A follow-up study: 6-year cART-free virologic control of rhesus macaques after PD-1-based DNA vaccination against pathogenic SHIV SF162P3CN challenge

Abstract

ABSTRACT An effective vaccine for combination antiretroviral therapy (cART)-free virologic control of HIV-1 by enhancing antigen-specific effector-memory CD8 + T lymphocytes could be useful in controlling the AIDS pandemic. Previously, we demonstrated that a programmed death-1 (PD-1)-based DNA vaccine, pRhPD1-p27, was effective in inducing Gag-p27-specific effector-memory CD8 + T cells for viremia suppression in rhesus macaques infected with pathogenic SHIV SF162P3CN for 2 years. In this follow-up study, we report on two pRhPD1-p27-vaccinated and SHIV SF162P3CN -infected macaques that have remained alive to date with undetectable viremia levels and low proviral loads over 6 years in the absence of cART, achieving a state of sustained virologic control. Polyfunctional effector-memory Gag-p27-specific T cells were maintained in these macaques. Moreover, several T cell epitopes found at 6 years post-viral challenge were identical to those induced during the vaccination phase, indicating sustained vaccine-induced memory T cell responses. The viral challenge resulted in de novo Nef-specific T cell responses, which were also maintained. These Gag-p27- and Nef-specific T cell responses were stronger than those in some SHIV SF162P3CN -infected macaques that showed viremia control after experimental therapy using a tandem bispecific neutralizing antibody. Our findings indicate that the PD-1-based DNA vaccine strategy holds promise as a clinical immunotherapy for long-term HIV-1 suppression. IMPORTANCE Efficient strategies for HIV-1 cART-free virologic control are critical for ending the AIDS pandemic. The essential role of effector-memory CD8 + T cells in controlling viremia and eliminating virus-infected cells has made them a promising target for vaccine development. It has been previously reported that PD-1-based DNA vaccination was effective in inducing polyfunctional effector-memory CD8 + T cells for AIDS virus control for 2 years in rhesus monkeys.

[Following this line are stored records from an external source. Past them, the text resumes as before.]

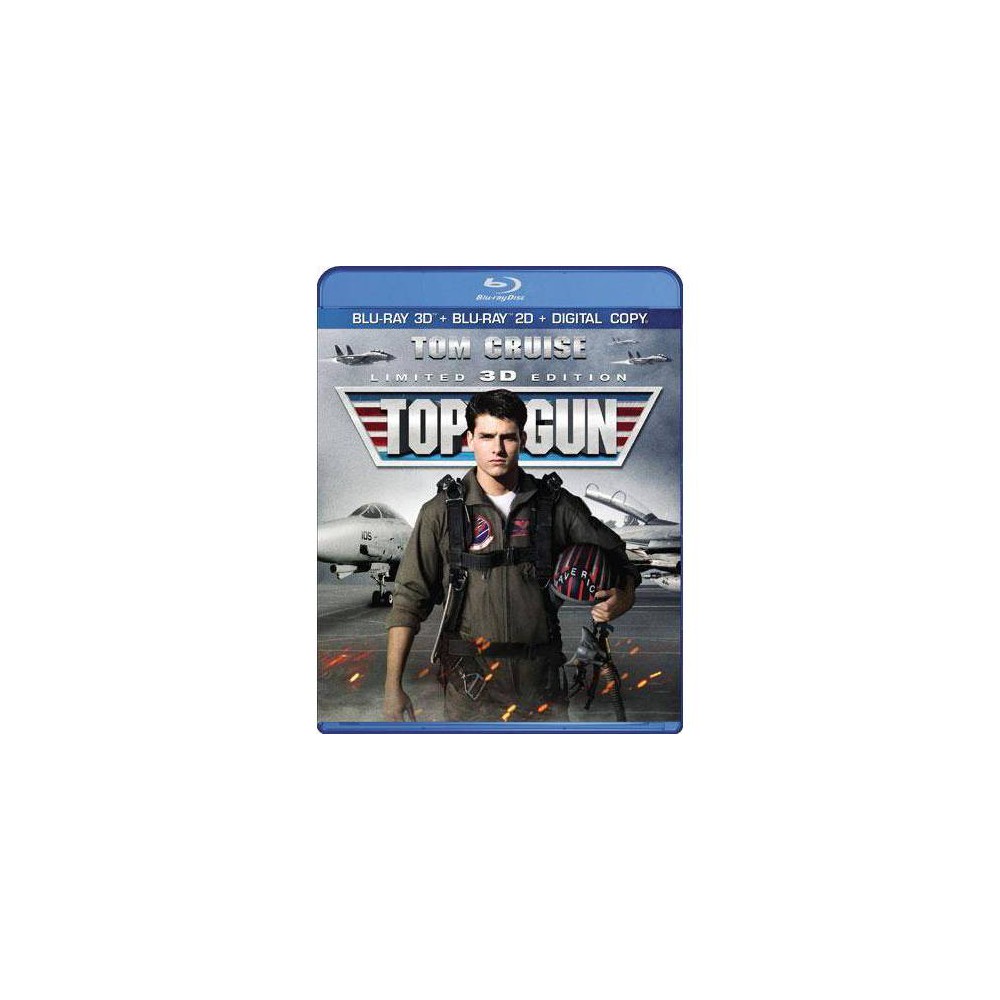 UPC 097361701349 Top Gun (TwoDisc Combo Bluray 3D / Bluray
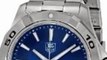 BEST BUY TAG Heuer Men's WAP1112.BA0831 Aquaracer Blue Dial Watch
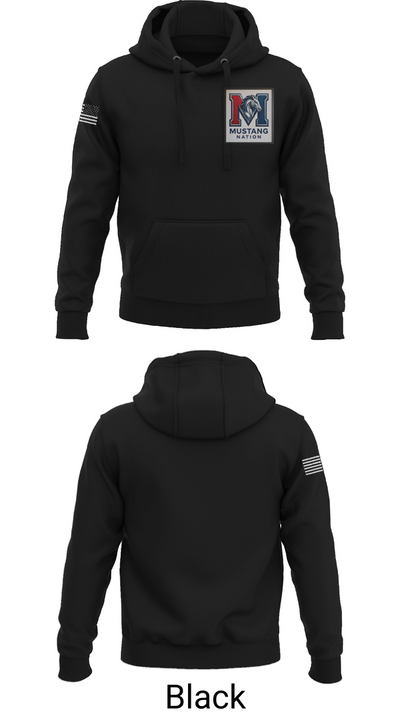 Mull Mustangs 47908731 Hoodie - 25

This follow-up study extends the findings and shows that a viremia-free period of over 6 years was detected in two monkeys immunized with PD-1-based DNA vaccine against pathogenic SHIV SF162P3CN infection in the absence of antiretroviral therapy. Long-term vaccine-induced memory T cell responses were detected. Our results warrant the clinical trials of PD-1-based DNA vaccines for achieving HIV-1 cART-free virologic control used either alone or in combination with other biomedical interventions.